Verbraucheranwalt: Abwarten und rechtlichen Rat einholen

“Die Besitzer von Fahrzeugen mit Renault-Motoren sollten die aktuelle Lage sehr aufmerksam beobachten”, kommentiert der Rechtsanwalt Claus Goldenstein. Seine Kanzlei vertritt aktuell mehr als 28.500 Mandanten im Dieselskandal und ist in der Sache unter anderem für das erste Urteil durch den Bundesgerichtshof (BGH) verantwortlich. Er ergänzt:

“Die Ermittlungen gegen Renault kommen nicht überraschend. Unabgängige Tests haben gezeigt, dass nahezu jeder Hersteller von Dieselfahrzeugen manipulierte Motoren entwickelt hat. Insofern war es nur eine Frage der Zeit, bis der Skandal auch Renault offiziell erreicht.

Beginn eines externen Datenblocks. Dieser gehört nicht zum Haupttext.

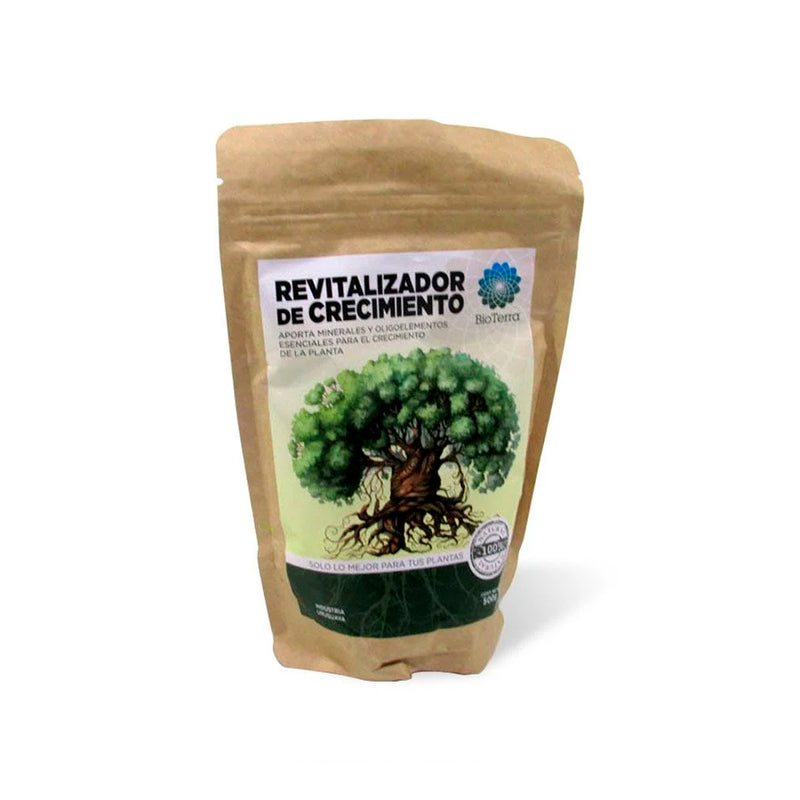 Revitalizador de Crecimiento Bioterra 500 G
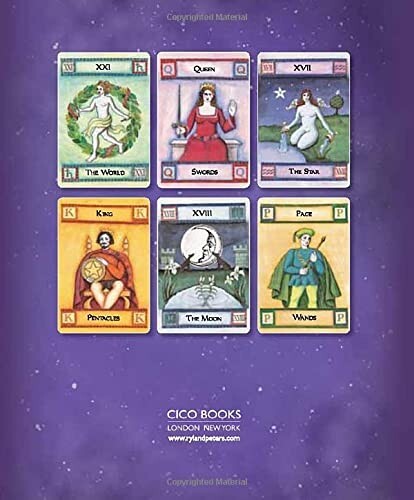 The Magic of Tarot Card pack and Book by Liz Dean (NEW & Sealed)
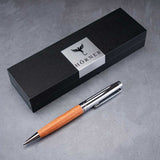 Horner Legno Rosewood Chrome CT Ballpoint Pen 1014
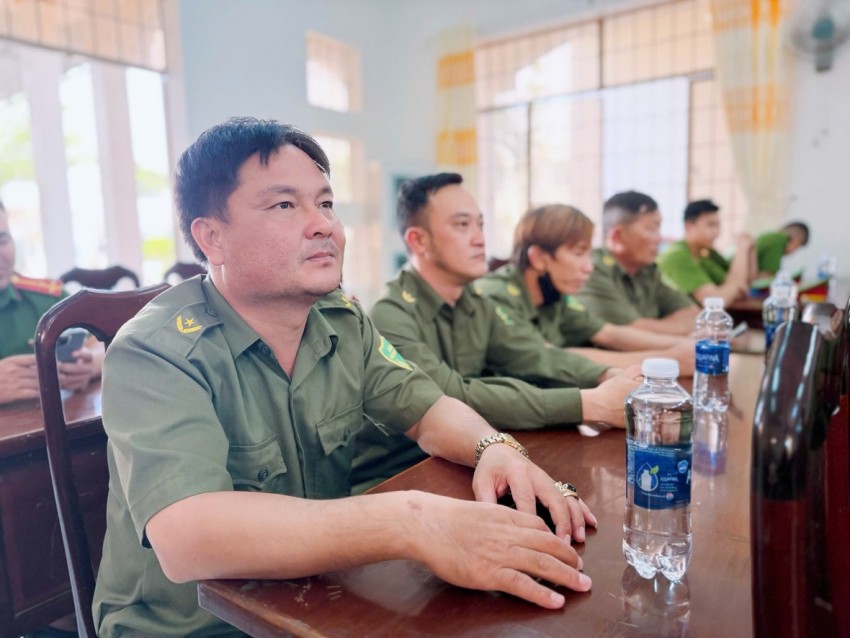 Công an xã Đại Phước tổng kết công tác năm 2025, quyết tâm hoàn thành nhiệm vụ 2026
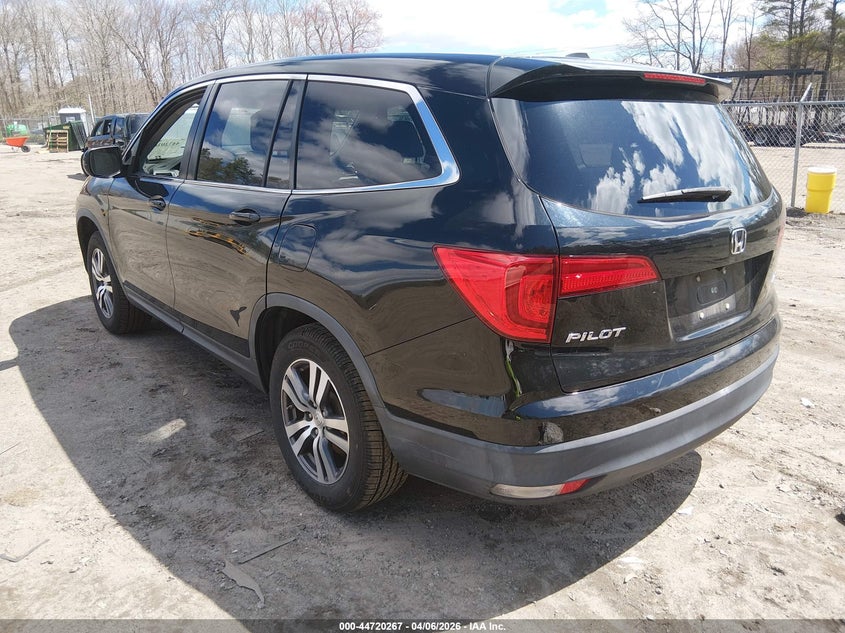 2016 Honda Pilot Ex-L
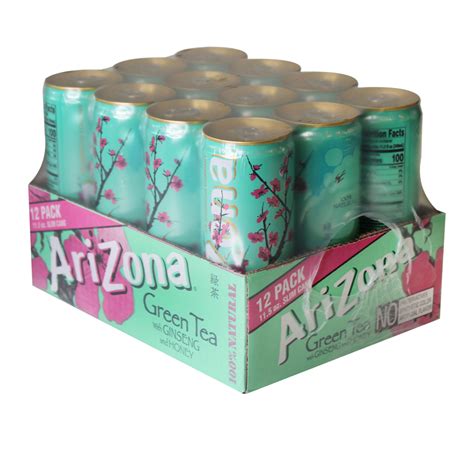 Arizona Green Tea 115 Oz Cans Readyrefresh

Wir von Goldenstein Rechtsanwälte gehen davon aus, dass es in den nächsten Monaten zu Rückrufen der manipulierten Fahrzeuge kommen wird. Die betroffenen Fahrzeughalter erhalten dann ein offizielles Rückrufschreiben. Anschließend müssen sie ihr Fahrzeug in die Werkstatt bringen, wo die fehlerhafte Abgasreinigung mittels eines Soft- oder Hardware-Update normalisiert werde soll.

Bis es zu einem offiziellen Rückruf durch die französischen Behörden kommt, sollten Renault-Fahrer keinesfalls auf freiwillige Update-Angebote des Autobauers eingehen. Die bisherige Erfahrung aus dem Abgasskandal hat gezeigt, dass solche Updates teilweise zu schwerwiegenden Fahrzeugproblemen führen. Wer die Aufforderung erhält, sein Fahrzeug wegen einer fehlerhaften Abgasreinigung in die Werkstatt zu bringen, sollte sich daher zunächst rechtlichen Rat einholen.

Dies ist ohnehin sinnvoll, denn die Fahrzeuge werden spätestens nach dem offiziellen Rückruf enorm an Wert verlieren. Schließlich ist die Nachfrage nach nachweislich manipulierten PKW nicht sehr hoch. Wer ein Dieselskandal-Fahrzeug besitzt, kann daher Schadensersatzansprüche geltend machen. Gern beraten wir von Goldenstein Rechtsanwälte betroffene Verbraucher kostenfrei bezüglich ihrer juristischen Möglichkeiten.”

 

Schadensersatzansprüche im Dieselskandal

Vom Abgasskandal betroffene PKW-Besitzer haben die Option, das manipulierte Fahrzeug an den verantwortlichen Hersteller zurückzugeben und dafür eine Entschädigung zu erhalten, die sich an dem ursprünglichen Kaufpreis orientiert.

Alternativ besteht auch die Möglichkeit, das Auto weiter zu nutzen und einen Teil des Kaufpreises als Entschädigung zu erstreiten. Auf diesem Weg lassen sich etwa 20 Prozent des ursprünglichen Kaufpreises in Form einer finanziellen Entschädigung durchsetzen. Diese Summe soll den Wertverlust kompensieren, der durch den Abgasskandal entstanden ist.